Which lines run from the one containing "content_type: application/javascript; charset=utf-8" to the end of the entries? Quote them exactly, and nothing else.

--------------------------------

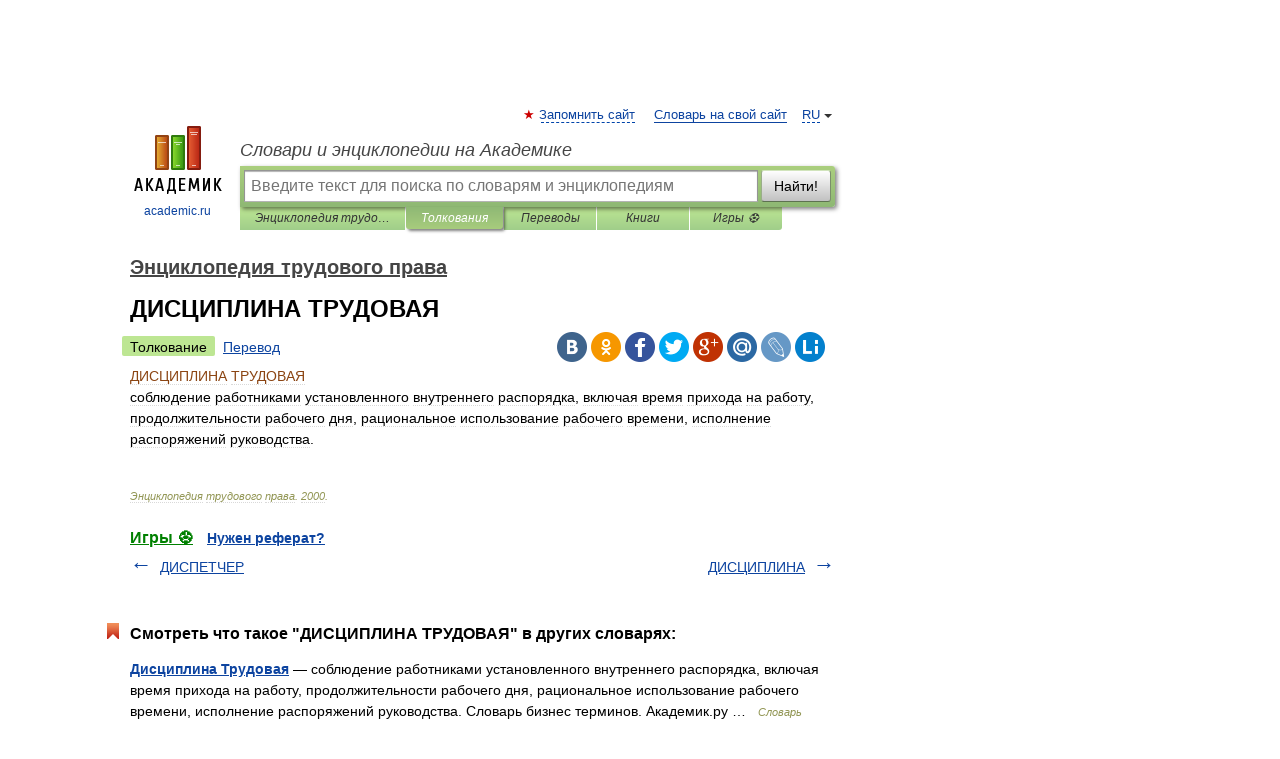

--- FILE ---
content_type: application/javascript; charset=utf-8
request_url: https://fundingchoicesmessages.google.com/f/AGSKWxVmRWgOzyvBmkF-g6gNZSZn2VtqbKgSH56RsVOv74pJV8njMSvDpDRhFm5zc2jnB-bzyTYFjRRcAd9BjNLaA6ytymR09nj05UBIZ4OQB-hPHlqmTg4UtvOD_U_wNexYVpTlEoyN3qGzKiJiqQ5ouFwcPKmp586jWCVylkLCjbvbZzyCTqV1UxUM-VQn/_/adloader..theadtech./popunder1./verticaladrotatorv2./noscript-ad?
body_size: -1291
content:
window['7d4125c3-6563-4faa-b3d9-461073df587c'] = true;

--------------------------------

» **Answer for the task**
content_type: application/javascript; charset=utf-8
request_url: https://fundingchoicesmessages.google.com/f/AGSKWxVmRWgOzyvBmkF-g6gNZSZn2VtqbKgSH56RsVOv74pJV8njMSvDpDRhFm5zc2jnB-bzyTYFjRRcAd9BjNLaA6ytymR09nj05UBIZ4OQB-hPHlqmTg4UtvOD_U_wNexYVpTlEoyN3qGzKiJiqQ5ouFwcPKmp586jWCVylkLCjbvbZzyCTqV1UxUM-VQn/_/adloader..theadtech./popunder1./verticaladrotatorv2./noscript-ad?
body_size: -1291
content:
window['7d4125c3-6563-4faa-b3d9-461073df587c'] = true;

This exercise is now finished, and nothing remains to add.